The ruling reversed an opinion last August by U.S. District Judge Royce Lamberth, who said the research likely violates the law against federal funding of embryo destruction.

The 1996 law prohibits the use of taxpayer dollars in work that harms an embryo, so private money has been used to cull batches of the cells. Those batches can reproduce in lab dishes indefinitely, and the Obama administration issued rules permitting taxpayer dollars to be used in work on them.

Stem cell research holds the potential to address some of the most difficult areas in the medical field -- from spinal cord injury to diabetes to Parkinson's, which all have resisted traditional treatment.

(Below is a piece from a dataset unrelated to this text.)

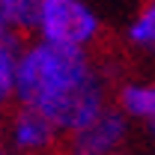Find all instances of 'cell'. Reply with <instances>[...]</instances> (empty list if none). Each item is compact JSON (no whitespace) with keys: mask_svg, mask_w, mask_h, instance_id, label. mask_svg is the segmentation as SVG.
<instances>
[{"mask_svg":"<svg viewBox=\"0 0 155 155\" xmlns=\"http://www.w3.org/2000/svg\"><path fill=\"white\" fill-rule=\"evenodd\" d=\"M114 98L110 78L93 51L57 48L45 42H24L15 69V107L45 116L60 137L78 134Z\"/></svg>","mask_w":155,"mask_h":155,"instance_id":"obj_1","label":"cell"},{"mask_svg":"<svg viewBox=\"0 0 155 155\" xmlns=\"http://www.w3.org/2000/svg\"><path fill=\"white\" fill-rule=\"evenodd\" d=\"M33 36L57 48L93 51L101 39V15L90 0H42Z\"/></svg>","mask_w":155,"mask_h":155,"instance_id":"obj_2","label":"cell"},{"mask_svg":"<svg viewBox=\"0 0 155 155\" xmlns=\"http://www.w3.org/2000/svg\"><path fill=\"white\" fill-rule=\"evenodd\" d=\"M128 131H131V122L110 101L93 122H87L78 134L69 137V149L81 155H116L125 152L122 146L128 140Z\"/></svg>","mask_w":155,"mask_h":155,"instance_id":"obj_3","label":"cell"},{"mask_svg":"<svg viewBox=\"0 0 155 155\" xmlns=\"http://www.w3.org/2000/svg\"><path fill=\"white\" fill-rule=\"evenodd\" d=\"M60 140V131L33 110L15 107L6 119V146L15 155H57Z\"/></svg>","mask_w":155,"mask_h":155,"instance_id":"obj_4","label":"cell"},{"mask_svg":"<svg viewBox=\"0 0 155 155\" xmlns=\"http://www.w3.org/2000/svg\"><path fill=\"white\" fill-rule=\"evenodd\" d=\"M110 101L128 122H143L155 137V81H122Z\"/></svg>","mask_w":155,"mask_h":155,"instance_id":"obj_5","label":"cell"},{"mask_svg":"<svg viewBox=\"0 0 155 155\" xmlns=\"http://www.w3.org/2000/svg\"><path fill=\"white\" fill-rule=\"evenodd\" d=\"M24 48V39L0 30V104L12 101V87H15V69H18V57Z\"/></svg>","mask_w":155,"mask_h":155,"instance_id":"obj_6","label":"cell"},{"mask_svg":"<svg viewBox=\"0 0 155 155\" xmlns=\"http://www.w3.org/2000/svg\"><path fill=\"white\" fill-rule=\"evenodd\" d=\"M0 6H3V24L9 33H15L21 39L33 33L42 0H0Z\"/></svg>","mask_w":155,"mask_h":155,"instance_id":"obj_7","label":"cell"},{"mask_svg":"<svg viewBox=\"0 0 155 155\" xmlns=\"http://www.w3.org/2000/svg\"><path fill=\"white\" fill-rule=\"evenodd\" d=\"M125 39L137 51H155V9L140 6V12L125 27Z\"/></svg>","mask_w":155,"mask_h":155,"instance_id":"obj_8","label":"cell"},{"mask_svg":"<svg viewBox=\"0 0 155 155\" xmlns=\"http://www.w3.org/2000/svg\"><path fill=\"white\" fill-rule=\"evenodd\" d=\"M57 155H81V152H72V149H69V146H66V149H60ZM116 155H128V152H116Z\"/></svg>","mask_w":155,"mask_h":155,"instance_id":"obj_9","label":"cell"},{"mask_svg":"<svg viewBox=\"0 0 155 155\" xmlns=\"http://www.w3.org/2000/svg\"><path fill=\"white\" fill-rule=\"evenodd\" d=\"M0 30H6V24H3V6H0Z\"/></svg>","mask_w":155,"mask_h":155,"instance_id":"obj_10","label":"cell"},{"mask_svg":"<svg viewBox=\"0 0 155 155\" xmlns=\"http://www.w3.org/2000/svg\"><path fill=\"white\" fill-rule=\"evenodd\" d=\"M143 6H149V9H155V0H143Z\"/></svg>","mask_w":155,"mask_h":155,"instance_id":"obj_11","label":"cell"},{"mask_svg":"<svg viewBox=\"0 0 155 155\" xmlns=\"http://www.w3.org/2000/svg\"><path fill=\"white\" fill-rule=\"evenodd\" d=\"M0 155H9V152H6V149H3V146H0Z\"/></svg>","mask_w":155,"mask_h":155,"instance_id":"obj_12","label":"cell"}]
</instances>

But two doctors who do research with adult stem cells, James Sherley of the Boston Biomedical Research Institute and Theresa Deisher of AVM Biotechnology, had argued that the Obama rules will result in increased competition for limited federal funding and will injure their ability to compete successfully for National Institutes of Health stem cell research money.

Scientists say they need to do research with embryonic stem cells as well as so-called adult ones because the former are more flexible, and the National Institutes of Health is funding both types.

The Obama administration expanded the number of stem cell lines created with private money that federally funded scientists could research, up from the 21 that President George W. Bush had allowed to 75 so far. To qualify, the NIH insisted on evidence that the woman or couple who donated the original embryo did so voluntarily and were told of other options, such as donating to another infertile woman.

The Associated Press contributed to this report.